Terorist itu tak hanya sekedar Bom Tapi mengganggu pula jadwal kopi campur gula semua orang
Peristiwa penyerangan oleh Napi
teroris pada petugas DENSUS 88 di Jakarta dan rentetan bom yang menjalar di Surabaya rupanya memiliki efek
yang cukup dahsyat. Korbannya tak gemen gemen dari pihak polisi dan juga
khlayak ramai masyarakat biasa. Dan yang pasti orang yang hendak ngibadah di gereja menjadi korban
keganasan para penghobi bahan peledak. Puluhan
nyawa tak berdosa dari orang dewasa hingga balita berjatuhan, lantas mucul menjadi “ panas “ di berbagai media massa. Bahkan
reaksi yang muncul banyak orang sontak marah dan langsung mengutuk kata jancok
dan di media sosial hingga banyak orang harus menyebutkan kata kata kebun
binatang.
Tapi hal yang sederhana dan kami eh” saya “ rasakan di Jawa Timur bagian
selatan adalah terganggunya jadwal ngopi saya. Pihak kepolisan menghimbau
warung kopi yang biasanya kami dapat
berbincang dilarang dan tutup pukul 12 malem. Himbuan ini mucul bagi tempat
yang sering dterjadi konsentrasi massa
di berbagai kota.
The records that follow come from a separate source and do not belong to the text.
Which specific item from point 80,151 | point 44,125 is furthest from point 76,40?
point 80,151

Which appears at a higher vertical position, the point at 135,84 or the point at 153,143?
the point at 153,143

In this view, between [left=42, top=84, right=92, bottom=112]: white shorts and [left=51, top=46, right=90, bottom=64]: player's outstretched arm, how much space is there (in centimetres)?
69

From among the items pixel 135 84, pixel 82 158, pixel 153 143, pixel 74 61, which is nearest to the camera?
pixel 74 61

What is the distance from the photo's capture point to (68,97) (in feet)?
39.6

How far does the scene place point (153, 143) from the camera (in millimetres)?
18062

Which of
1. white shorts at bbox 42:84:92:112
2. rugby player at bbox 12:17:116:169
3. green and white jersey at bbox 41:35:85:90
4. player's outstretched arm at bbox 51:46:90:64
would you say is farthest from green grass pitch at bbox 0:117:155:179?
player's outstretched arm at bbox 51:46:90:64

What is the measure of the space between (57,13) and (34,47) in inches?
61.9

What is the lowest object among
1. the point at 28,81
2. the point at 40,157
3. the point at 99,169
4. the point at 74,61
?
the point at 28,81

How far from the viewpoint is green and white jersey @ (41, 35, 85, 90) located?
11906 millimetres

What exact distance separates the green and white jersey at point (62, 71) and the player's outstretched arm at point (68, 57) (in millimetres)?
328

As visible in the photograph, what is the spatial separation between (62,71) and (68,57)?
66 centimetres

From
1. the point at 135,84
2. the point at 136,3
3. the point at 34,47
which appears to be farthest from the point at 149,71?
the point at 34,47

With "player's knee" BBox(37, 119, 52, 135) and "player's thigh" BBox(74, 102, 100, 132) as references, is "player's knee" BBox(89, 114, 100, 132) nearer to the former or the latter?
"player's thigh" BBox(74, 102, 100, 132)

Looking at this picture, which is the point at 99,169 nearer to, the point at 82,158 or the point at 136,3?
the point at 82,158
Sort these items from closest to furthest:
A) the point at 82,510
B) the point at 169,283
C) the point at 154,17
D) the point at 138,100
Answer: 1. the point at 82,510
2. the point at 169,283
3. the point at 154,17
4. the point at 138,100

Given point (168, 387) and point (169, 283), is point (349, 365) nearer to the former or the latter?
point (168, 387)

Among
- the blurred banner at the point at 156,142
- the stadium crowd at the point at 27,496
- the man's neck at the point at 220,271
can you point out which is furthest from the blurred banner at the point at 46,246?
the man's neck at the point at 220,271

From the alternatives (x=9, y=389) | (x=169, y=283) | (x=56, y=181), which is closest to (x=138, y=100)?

Sekarang ngopi
saya biasanya hingga larut malam
sekarang, telah dikurangi. Mas dan Mbak teroris okeh itulah ulahmu. Himbauan
yang tengah dilakukan pihak kepolisian tentunya ada maksudnya karena polisi
dalam kondisi Siaga 1 guna melakukan pengamanan dan penangkapan pelaku teror
yang lain. Kami sebagai masyarakat nurut mawon.
Saya tahu anda juga melaksanakan tugas sebagai jihadis. Tapi jangan
lupakan waktu kopi sekaligus gula orang lain terkurangi. Ideologi anda itu cekak !. Teror
itu memang shocknya luar biasa utamanya
soal gula alias ekonomi. Betapa tega dimana sekarang menjelang hari raya puasa
dan menjelang hari raya Idul fitri, apa mau jajan Khong guan diisi rengginang. Apalagi dalam
waktu dekat penerimaan siswa baru dibuka, dimana semua orang tua sibuk mengencangkan
ikat pinggang untuk menyekolahkan anaknya.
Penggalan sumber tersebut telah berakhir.